--- EXERCISE REQUIREMENTS ---
Copy each line below that has "States".

(Collected data)
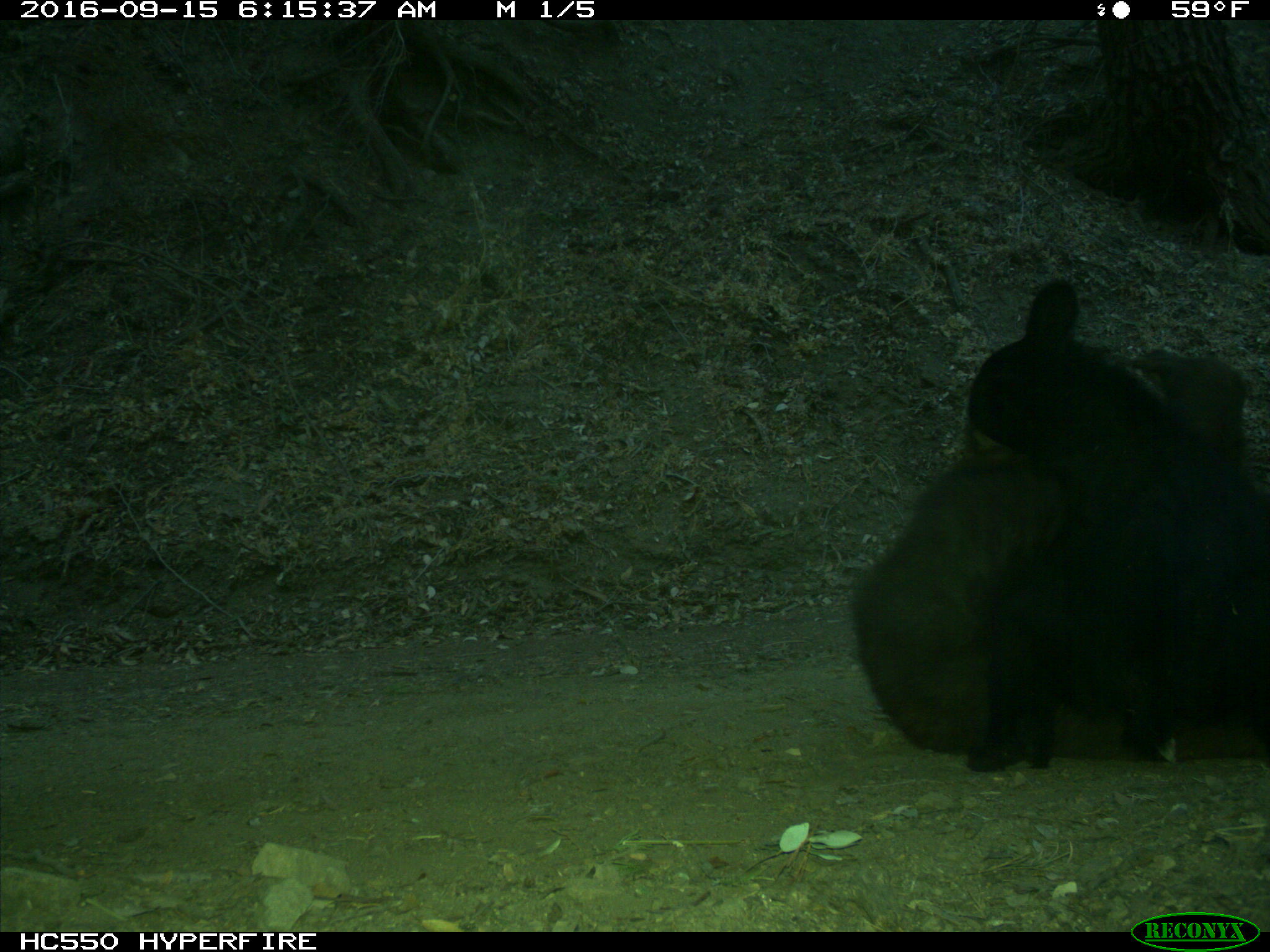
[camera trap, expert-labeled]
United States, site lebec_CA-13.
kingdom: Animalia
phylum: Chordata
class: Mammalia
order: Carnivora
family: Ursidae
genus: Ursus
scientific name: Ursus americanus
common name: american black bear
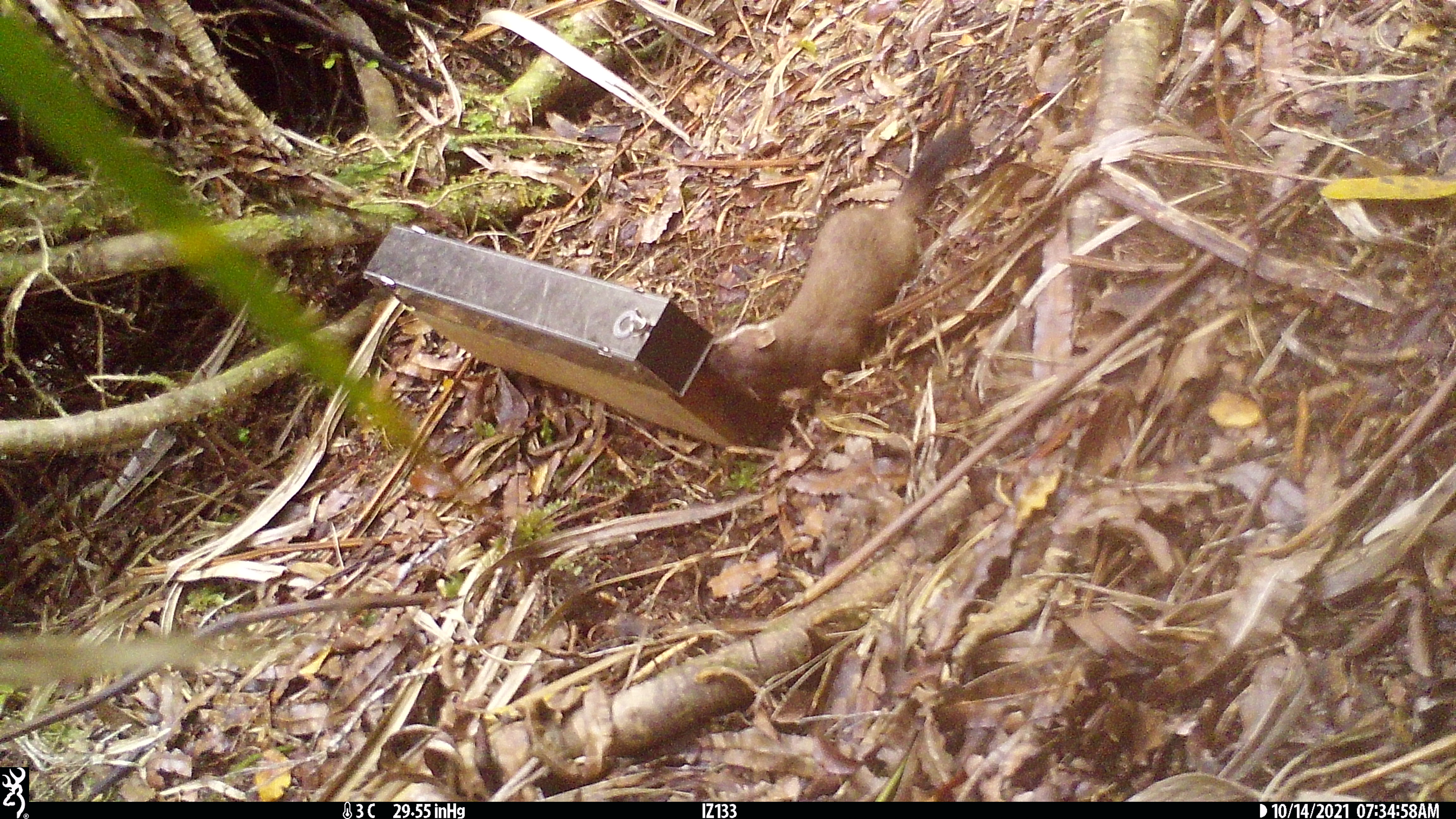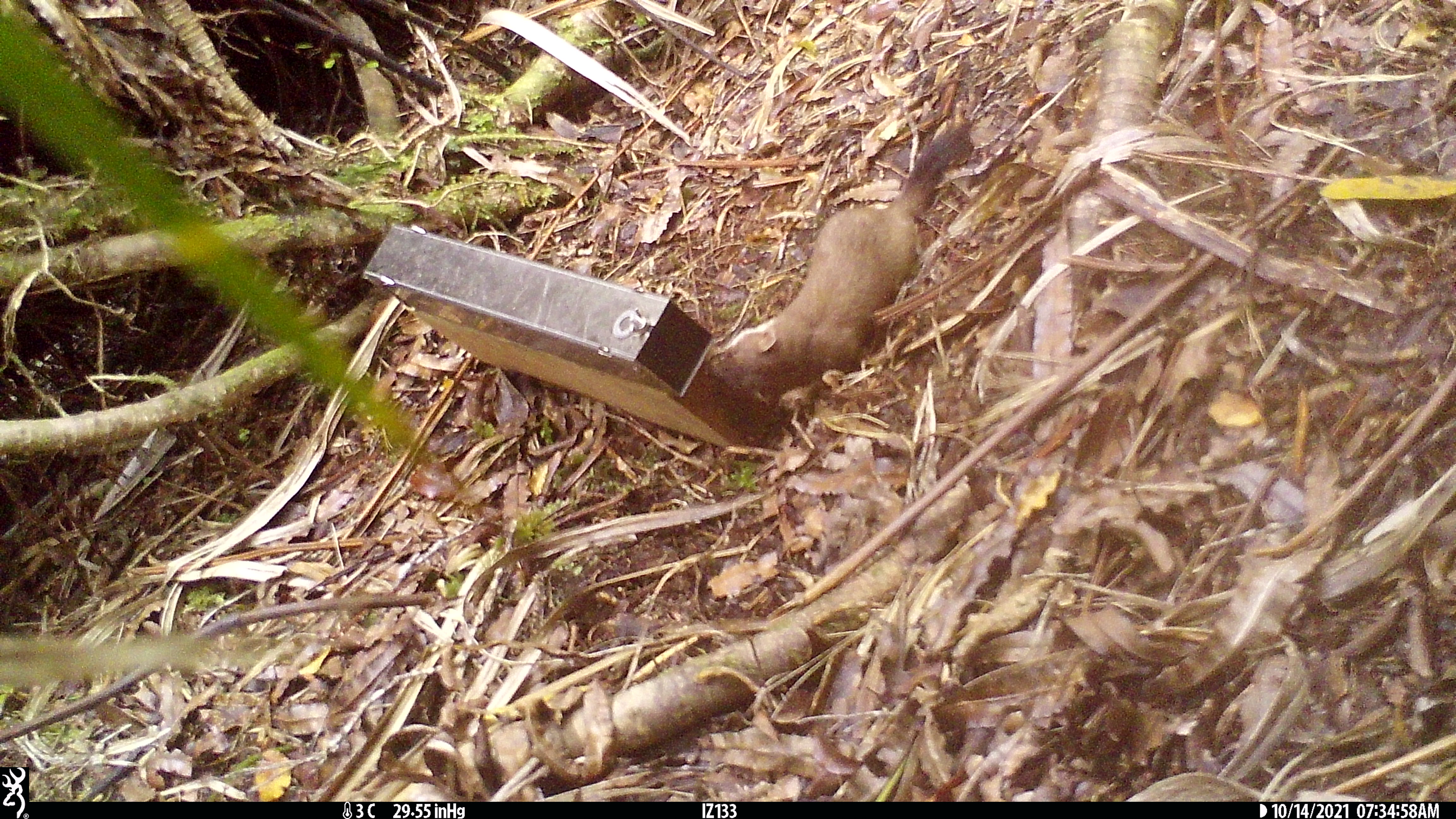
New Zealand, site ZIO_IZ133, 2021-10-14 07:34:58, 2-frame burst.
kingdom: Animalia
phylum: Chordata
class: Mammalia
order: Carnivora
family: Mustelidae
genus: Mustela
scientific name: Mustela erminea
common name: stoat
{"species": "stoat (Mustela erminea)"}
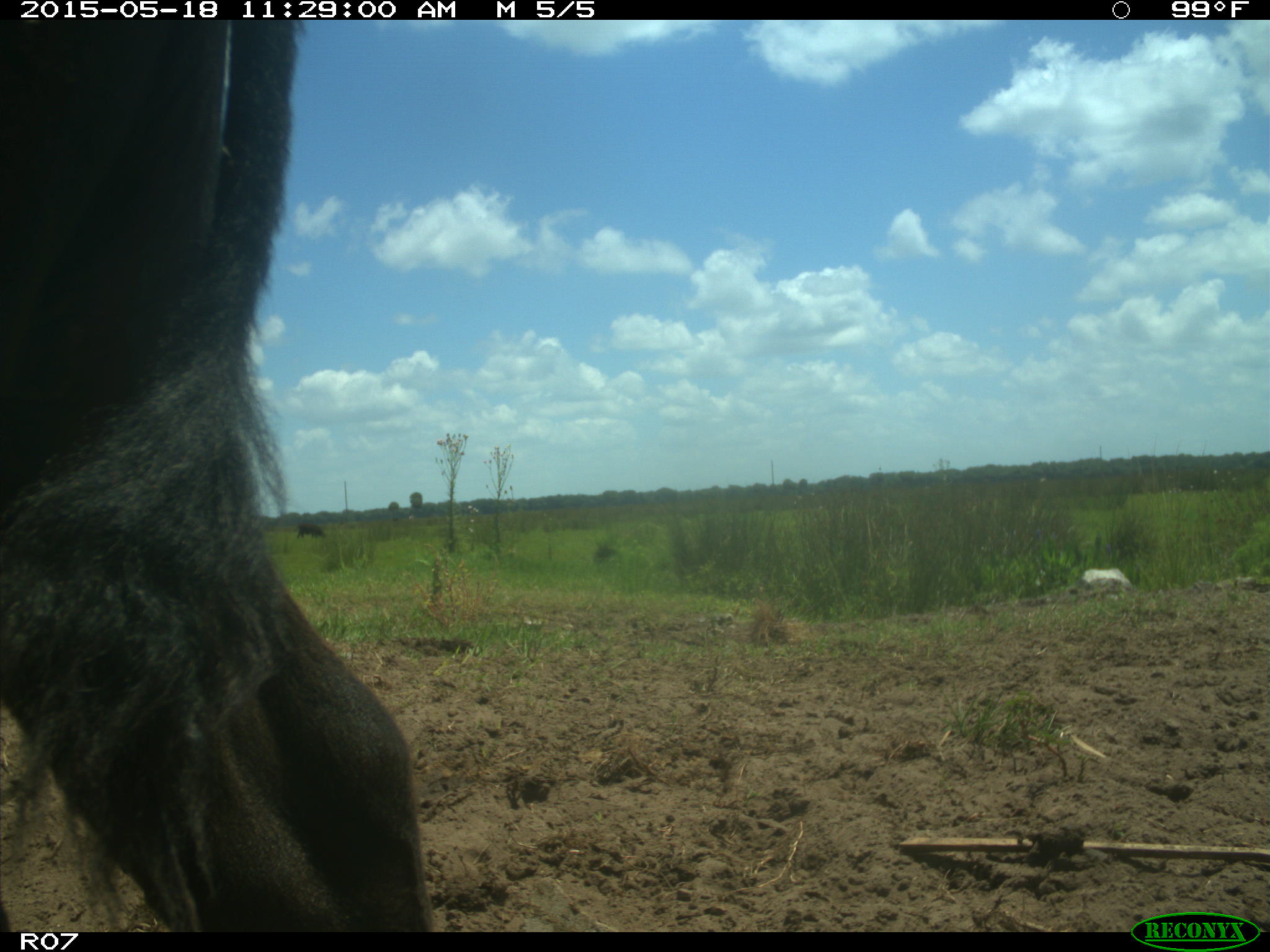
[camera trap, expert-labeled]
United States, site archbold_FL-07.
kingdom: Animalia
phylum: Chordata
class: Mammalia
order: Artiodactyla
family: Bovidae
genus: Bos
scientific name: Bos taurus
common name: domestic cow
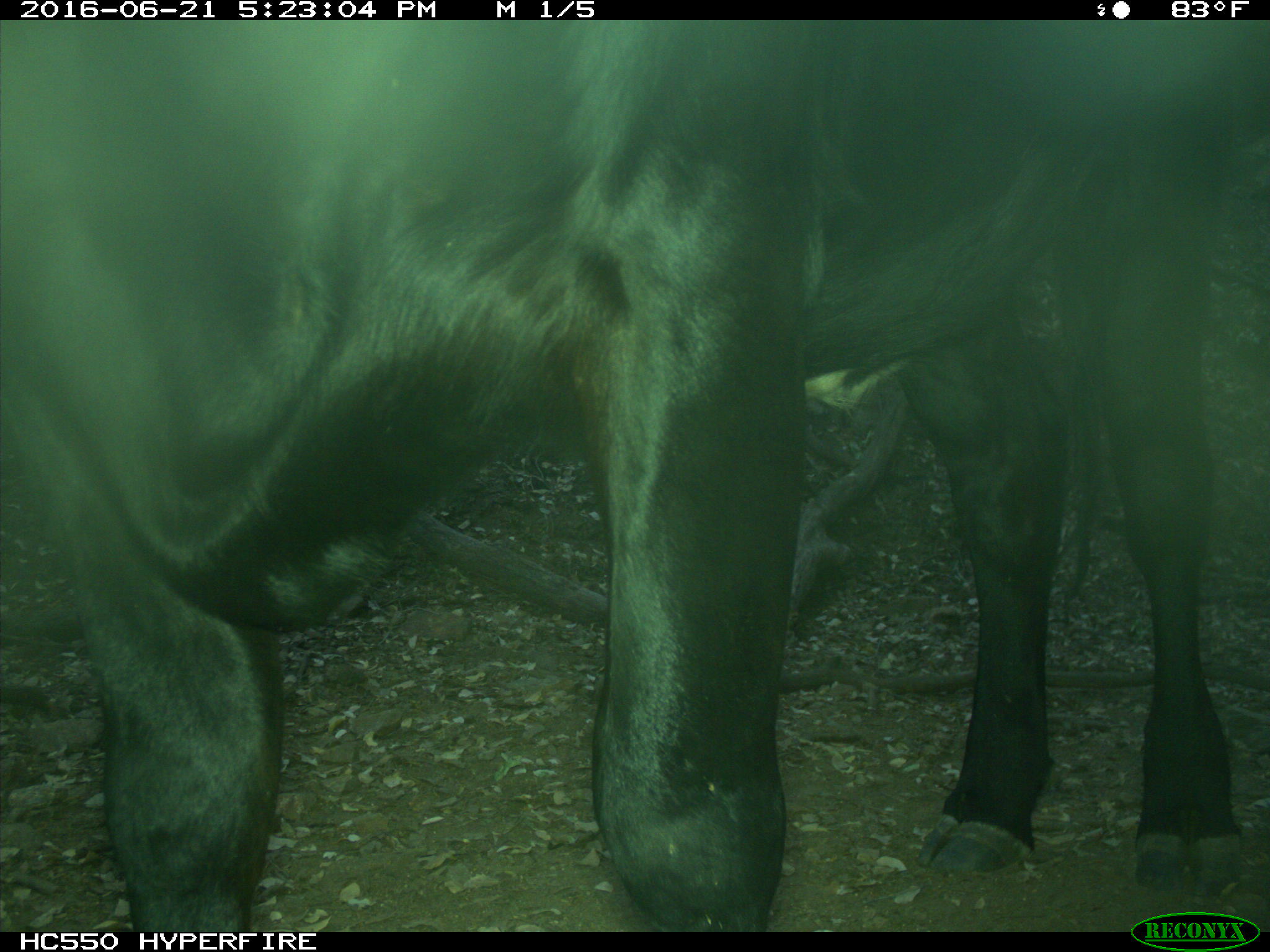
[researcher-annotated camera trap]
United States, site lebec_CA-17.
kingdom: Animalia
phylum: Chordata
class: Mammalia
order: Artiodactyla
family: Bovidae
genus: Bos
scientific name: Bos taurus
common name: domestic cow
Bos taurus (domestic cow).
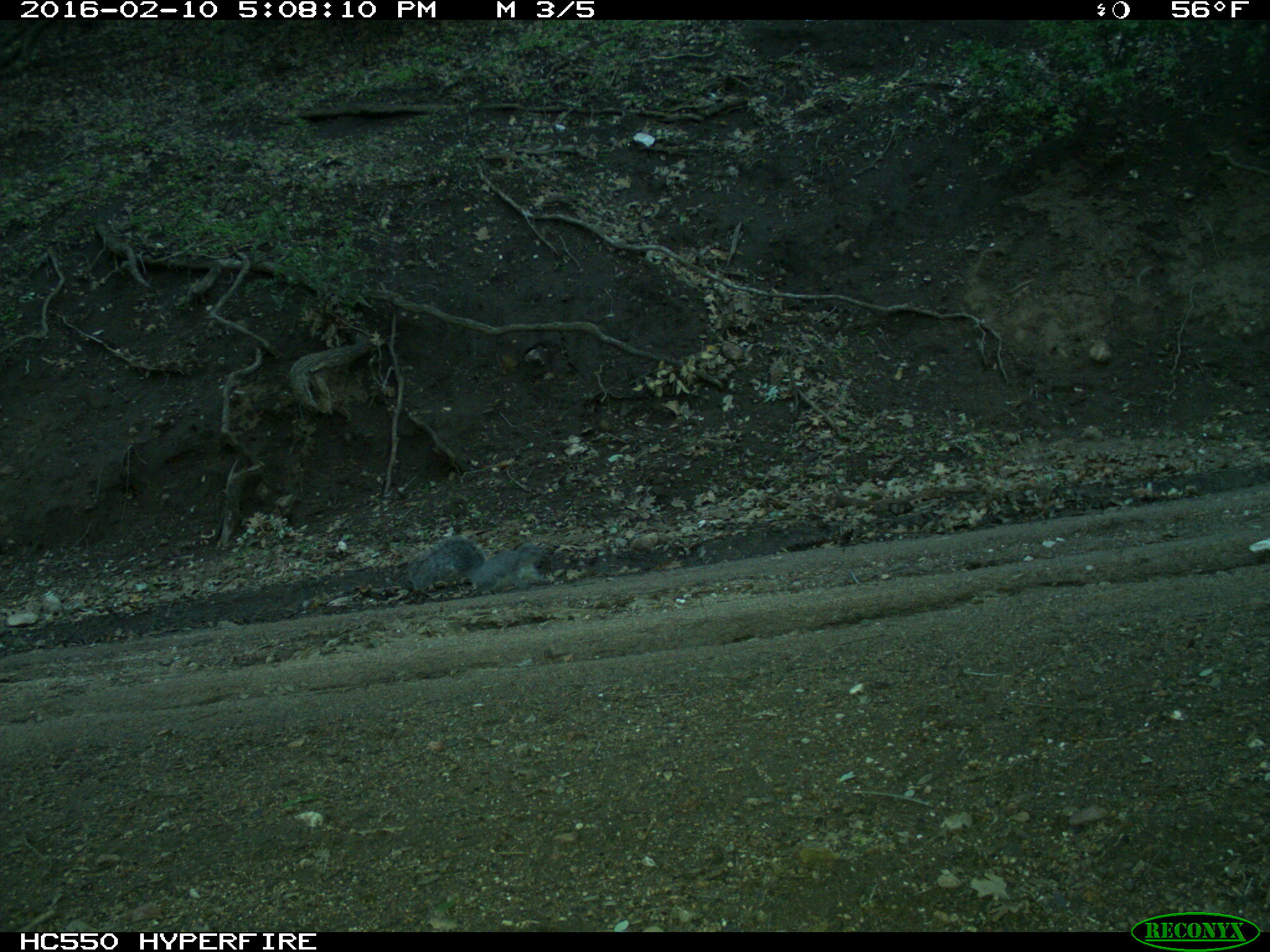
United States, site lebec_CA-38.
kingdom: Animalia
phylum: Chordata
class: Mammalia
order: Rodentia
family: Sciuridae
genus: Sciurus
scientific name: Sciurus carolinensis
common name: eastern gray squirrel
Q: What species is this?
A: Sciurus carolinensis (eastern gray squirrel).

--- YOUR RESPONSE ---
United States, site lebec_CA-13.
United States, site archbold_FL-07.
United States, site lebec_CA-17.
United States, site lebec_CA-38.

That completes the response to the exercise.